> TRY IT: Print out the data that follows exactly, character for character, apart from the pictures.

————————

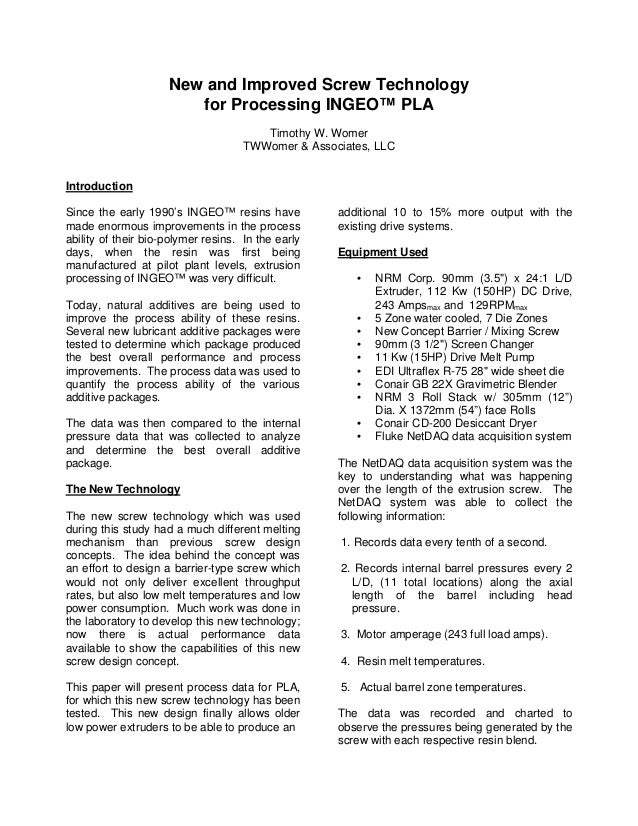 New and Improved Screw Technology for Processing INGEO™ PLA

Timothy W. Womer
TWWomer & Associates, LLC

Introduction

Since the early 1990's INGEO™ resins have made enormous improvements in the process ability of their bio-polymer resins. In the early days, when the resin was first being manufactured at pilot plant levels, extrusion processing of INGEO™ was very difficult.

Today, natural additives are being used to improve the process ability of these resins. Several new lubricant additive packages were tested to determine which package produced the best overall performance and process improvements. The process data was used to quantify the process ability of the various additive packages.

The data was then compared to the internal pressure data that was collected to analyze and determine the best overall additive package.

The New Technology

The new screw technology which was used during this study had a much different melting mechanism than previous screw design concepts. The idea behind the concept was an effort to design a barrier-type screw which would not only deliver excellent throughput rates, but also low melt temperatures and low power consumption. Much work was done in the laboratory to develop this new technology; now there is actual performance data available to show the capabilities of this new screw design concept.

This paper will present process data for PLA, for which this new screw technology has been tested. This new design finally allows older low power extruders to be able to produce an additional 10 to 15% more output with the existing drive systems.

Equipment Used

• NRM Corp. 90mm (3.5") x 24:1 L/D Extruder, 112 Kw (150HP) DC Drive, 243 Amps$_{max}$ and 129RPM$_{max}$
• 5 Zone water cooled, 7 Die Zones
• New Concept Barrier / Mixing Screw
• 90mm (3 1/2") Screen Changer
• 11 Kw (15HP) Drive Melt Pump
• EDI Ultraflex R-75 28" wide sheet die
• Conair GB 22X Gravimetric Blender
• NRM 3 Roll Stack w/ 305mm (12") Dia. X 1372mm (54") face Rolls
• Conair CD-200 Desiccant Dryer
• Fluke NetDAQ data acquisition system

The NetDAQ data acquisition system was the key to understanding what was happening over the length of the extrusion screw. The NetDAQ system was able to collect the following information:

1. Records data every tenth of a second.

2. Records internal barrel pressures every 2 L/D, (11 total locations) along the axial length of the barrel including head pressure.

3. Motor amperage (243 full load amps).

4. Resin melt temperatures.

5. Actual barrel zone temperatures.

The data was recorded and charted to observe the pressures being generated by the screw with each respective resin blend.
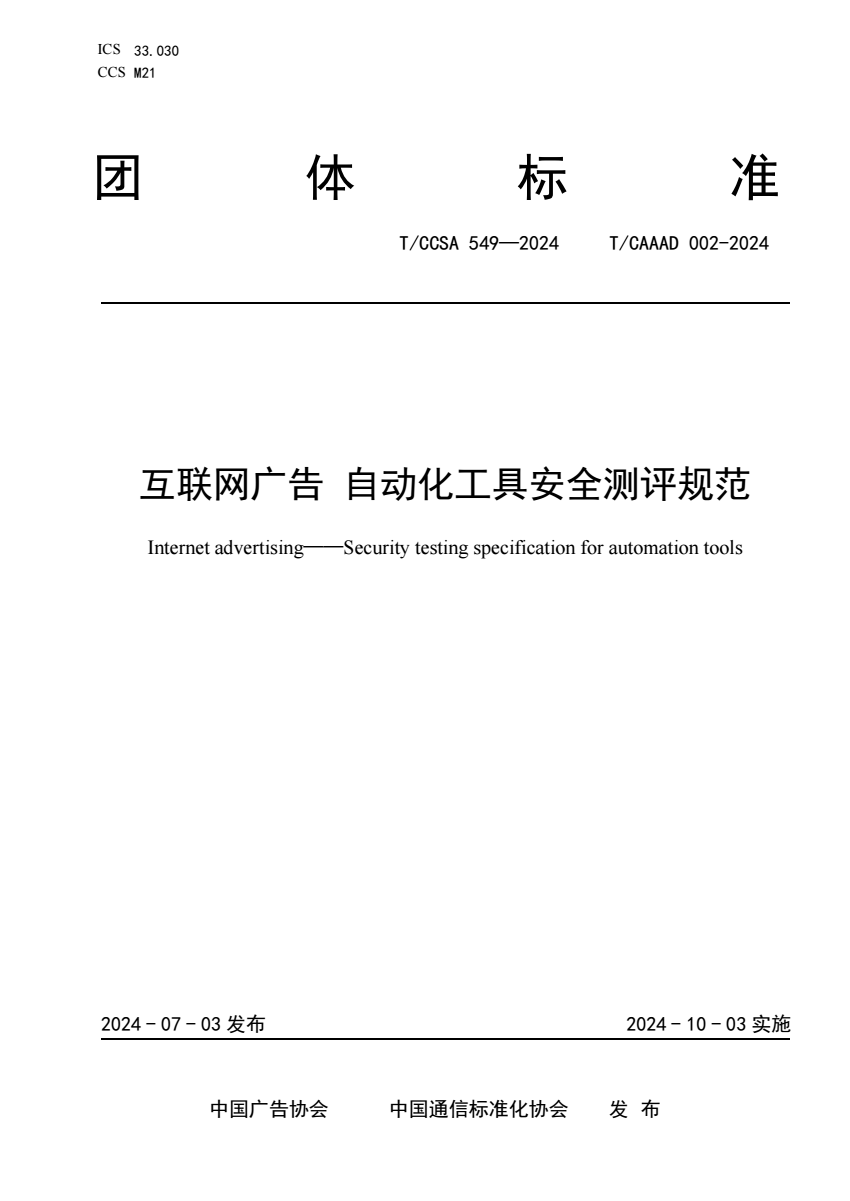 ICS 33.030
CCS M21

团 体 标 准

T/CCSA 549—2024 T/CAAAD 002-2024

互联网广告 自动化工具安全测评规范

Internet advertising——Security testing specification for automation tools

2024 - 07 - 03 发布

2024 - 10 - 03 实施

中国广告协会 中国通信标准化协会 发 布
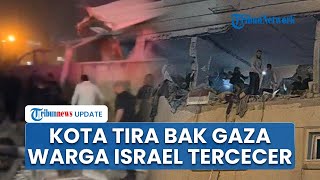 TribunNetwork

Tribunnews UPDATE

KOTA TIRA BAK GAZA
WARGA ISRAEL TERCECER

————————

> ANSWER TO THE PROBLEM:
 New and Improved Screw Technology for Processing INGEO™ PLA

Timothy W. Womer
TWWomer & Associates, LLC

Introduction

Since the early 1990's INGEO™ resins have made enormous improvements in the process ability of their bio-polymer resins. In the early days, when the resin was first being manufactured at pilot plant levels, extrusion processing of INGEO™ was very difficult.

Today, natural additives are being used to improve the process ability of these resins. Several new lubricant additive packages were tested to determine which package produced the best overall performance and process improvements. The process data was used to quantify the process ability of the various additive packages.

The data was then compared to the internal pressure data that was collected to analyze and determine the best overall additive package.

The New Technology

The new screw technology which was used during this study had a much different melting mechanism than previous screw design concepts. The idea behind the concept was an effort to design a barrier-type screw which would not only deliver excellent throughput rates, but also low melt temperatures and low power consumption. Much work was done in the laboratory to develop this new technology; now there is actual performance data available to show the capabilities of this new screw design concept.

This paper will present process data for PLA, for which this new screw technology has been tested. This new design finally allows older low power extruders to be able to produce an additional 10 to 15% more output with the existing drive systems.

Equipment Used

• NRM Corp. 90mm (3.5") x 24:1 L/D Extruder, 112 Kw (150HP) DC Drive, 243 Amps$_{max}$ and 129RPM$_{max}$
• 5 Zone water cooled, 7 Die Zones
• New Concept Barrier / Mixing Screw
• 90mm (3 1/2") Screen Changer
• 11 Kw (15HP) Drive Melt Pump
• EDI Ultraflex R-75 28" wide sheet die
• Conair GB 22X Gravimetric Blender
• NRM 3 Roll Stack w/ 305mm (12") Dia. X 1372mm (54") face Rolls
• Conair CD-200 Desiccant Dryer
• Fluke NetDAQ data acquisition system

The NetDAQ data acquisition system was the key to understanding what was happening over the length of the extrusion screw. The NetDAQ system was able to collect the following information:

1. Records data every tenth of a second.

2. Records internal barrel pressures every 2 L/D, (11 total locations) along the axial length of the barrel including head pressure.

3. Motor amperage (243 full load amps).

4. Resin melt temperatures.

5. Actual barrel zone temperatures.

The data was recorded and charted to observe the pressures being generated by the screw with each respective resin blend.
 ICS 33.030
CCS M21

团 体 标 准

T/CCSA 549—2024 T/CAAAD 002-2024

互联网广告 自动化工具安全测评规范

Internet advertising——Security testing specification for automation tools

2024 - 07 - 03 发布

2024 - 10 - 03 实施

中国广告协会 中国通信标准化协会 发 布
 TribunNetwork

Tribunnews UPDATE

KOTA TIRA BAK GAZA
WARGA ISRAEL TERCECER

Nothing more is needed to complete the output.